The country wants to catch up with its richer Asian rivals but for now it still offers good value for international homebuyers. Financial Times reports.

Vietnam’s last emperor, Bao Dai, discovered golf while visiting France at the beginning of the 20th century. When he returned he built the country’s first golf course in the cool climes of Dalat, in Vietnam’s southern Central Highlands. With his demise, however, the sport, considered elitist, fell out of favor under communism.

Today, golf is back. There are about 40 golf courses in Vietnam with another 65 planned or under construction. Growing domestic interest in the sport, rising numbers of international tourists and an increase in foreign homebuyers are all helping to spur the growth.

Since 2015, new laws opened up the Vietnamese property market to expats. Any foreigner with a valid visa, whether resident or tourist, can now buy property on a 50-year leasehold, with options for extension. There are restrictions: foreigners can only purchase 30 per cent of any single condominium building or a maximum of 250 houses in any one administrative ward (overseas Vietnamese, or Viet Kieu, are exempted from these limits).

Still, some investors are spying an opportunity. In 2008, when high-end property prices were at their peak, house prices recorded 110 per cent year-on-year growth. But with the global financial crisis, the bubble burst.

The ensuing years were “toxic”, says Marc Townsend, managing director of CBRE Vietnam. “All the developers sat there with their cranes not turning and the contractors walking off and the banks scratching their heads.” As such, half-finished ghostly resorts, left to rot by bankrupted developers, still dot Vietnam’s coast.

Recovery came in late 2014, helped by a growing middle class, rising wages, and rapid urbanization (by 2025, half of Vietnam’s population will live in cities).
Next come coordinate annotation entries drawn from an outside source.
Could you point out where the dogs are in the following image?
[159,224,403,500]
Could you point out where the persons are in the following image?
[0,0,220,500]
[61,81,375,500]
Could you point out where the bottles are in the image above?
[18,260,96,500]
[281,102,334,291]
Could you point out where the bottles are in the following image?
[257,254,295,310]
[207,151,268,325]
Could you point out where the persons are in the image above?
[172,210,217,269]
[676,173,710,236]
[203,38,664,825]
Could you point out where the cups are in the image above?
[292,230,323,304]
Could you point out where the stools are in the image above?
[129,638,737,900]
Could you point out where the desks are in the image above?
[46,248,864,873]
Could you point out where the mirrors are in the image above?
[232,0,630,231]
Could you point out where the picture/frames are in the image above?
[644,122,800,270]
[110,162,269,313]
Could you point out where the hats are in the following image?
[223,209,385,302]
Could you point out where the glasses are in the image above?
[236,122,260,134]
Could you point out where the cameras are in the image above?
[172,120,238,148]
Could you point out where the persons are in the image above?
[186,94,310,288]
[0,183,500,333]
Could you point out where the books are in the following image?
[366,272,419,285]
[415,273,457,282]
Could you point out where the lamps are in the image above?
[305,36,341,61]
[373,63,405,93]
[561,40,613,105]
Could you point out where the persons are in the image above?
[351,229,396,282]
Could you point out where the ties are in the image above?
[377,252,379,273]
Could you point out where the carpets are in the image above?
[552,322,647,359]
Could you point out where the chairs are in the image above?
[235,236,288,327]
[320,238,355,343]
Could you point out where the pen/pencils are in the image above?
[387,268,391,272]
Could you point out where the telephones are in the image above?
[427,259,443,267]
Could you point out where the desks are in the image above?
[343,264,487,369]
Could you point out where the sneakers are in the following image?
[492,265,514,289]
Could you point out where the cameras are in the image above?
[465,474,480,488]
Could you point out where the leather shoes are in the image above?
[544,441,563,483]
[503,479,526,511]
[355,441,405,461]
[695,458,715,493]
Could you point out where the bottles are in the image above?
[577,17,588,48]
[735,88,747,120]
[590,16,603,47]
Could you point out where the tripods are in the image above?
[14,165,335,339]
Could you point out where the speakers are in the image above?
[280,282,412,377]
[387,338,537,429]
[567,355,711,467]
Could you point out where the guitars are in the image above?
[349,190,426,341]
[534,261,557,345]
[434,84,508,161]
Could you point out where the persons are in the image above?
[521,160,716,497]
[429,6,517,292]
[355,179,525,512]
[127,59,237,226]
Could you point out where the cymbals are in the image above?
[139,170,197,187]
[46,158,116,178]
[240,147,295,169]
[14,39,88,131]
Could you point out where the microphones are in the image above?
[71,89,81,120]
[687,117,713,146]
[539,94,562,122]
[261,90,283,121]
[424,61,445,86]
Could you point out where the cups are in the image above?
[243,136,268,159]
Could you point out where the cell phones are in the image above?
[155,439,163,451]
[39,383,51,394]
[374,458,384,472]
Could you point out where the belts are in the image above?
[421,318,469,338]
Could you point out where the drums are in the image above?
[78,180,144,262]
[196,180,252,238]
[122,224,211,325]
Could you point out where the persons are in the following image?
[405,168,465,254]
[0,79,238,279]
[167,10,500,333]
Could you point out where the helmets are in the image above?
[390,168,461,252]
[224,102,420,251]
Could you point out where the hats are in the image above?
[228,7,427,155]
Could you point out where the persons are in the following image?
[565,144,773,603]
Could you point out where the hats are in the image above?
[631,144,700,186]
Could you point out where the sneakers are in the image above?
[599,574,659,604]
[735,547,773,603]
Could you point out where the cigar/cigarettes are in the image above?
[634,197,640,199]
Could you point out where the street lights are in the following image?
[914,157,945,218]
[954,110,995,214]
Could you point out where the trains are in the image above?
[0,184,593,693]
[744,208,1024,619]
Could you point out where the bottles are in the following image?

Cranes are once again rising across Ho Chi Minh City’s skyline, while construction workers camp in makeshift homes under highways and chimneys belch out factory smoke overhead.

Danang, Vietnam @ Zing.vn

No building is more symbolic of Vietnam’s hopes for the future than Landmark 81 in Ho Chi Minh City. The mixed-use high-rise will top 1,500ft when it is completed in 2018, making it the tallest building in Vietnam. One-bedroom apartments in the tower are priced from $200,000 through CBRE.

Demand is stronger than at any time since 2007, according to Fraser Wilson, head of Dragon Capital’s property team.

Landmark 81 – The tallest building in Vietnam has been completed, where one-bedroom apartments are priced from $200,000

For years, Vietnam, scarred by the legacy of war, stifled by a one-party communist regime and suffering a depressed economy, has lagged behind the four Asian tigers: Hong Kong, Singapore, South Korea and Taiwan.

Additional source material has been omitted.